Finding the multiple ground truths of CoinRun and image classification
Research projects
I’m planning to start two research projects on model splintering/reward generalisation and learning the preferences of irrational agents.
Within those projects, I’m aiming to work on subprojects that are:
Posed in terms that are familiar to conventional ML;
interesting to solve from the conventional ML perspective;
and whose solutions can be extended to the big issues in AI safety.
The point is not just to solve the sub-problems, but to solve them in ways that generalise or point to a general solution.
The aim is to iterate and improve fast on these ideas before implementing them. Because of that, these posts should be considered dynamic and prone to be re-edited, potentially often. Suggestions and modifications of the design are valuable and may get included in the top post.

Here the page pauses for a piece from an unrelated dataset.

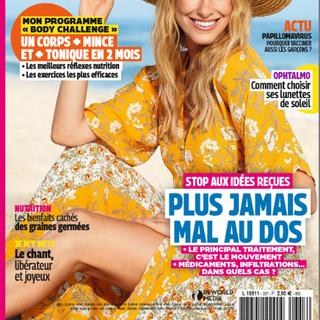 """Article """"Chanter, c'est de la joie garantie!"""" parution 30 avril 2020 par Isabelle Delaleu pour le Magazine Top Santé (n°357)."""
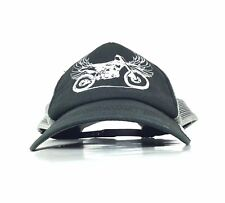 Yamaha Motorcycle Logo Baseball Cap Hat SnapBack Men's Medium Size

Generating multiple rewards and objectives
Thanks to Rohin Shah and Ramana Kumar for suggesting to investigate this problem, and to Rebecca Gorman.
Parent project: this is a subproject of model-splintering (value extrapolation).
Generating multiple rewards
Suppose that an agent is trained on videos of happy humans. The wireheaded reward is for it to create similar videos for it to watch. We’d prefer that it instead worked to make real humans happy.
But for that to be possible, it needs to consider that “make real humans happy” is even a possible reward function. Thus it needs to generate multiple reward functions that can explain the same data.
Working in CoinRun
CoinRun is a procedurally generated set of environments, a simplified Mario-style platform game. The reward is given by reaching the coin on the right:
Since the coin is always at the right of the level, there are two equally valid simple explanations of the reward: the agent must reach the coin, or the agent must reach the right side of the level.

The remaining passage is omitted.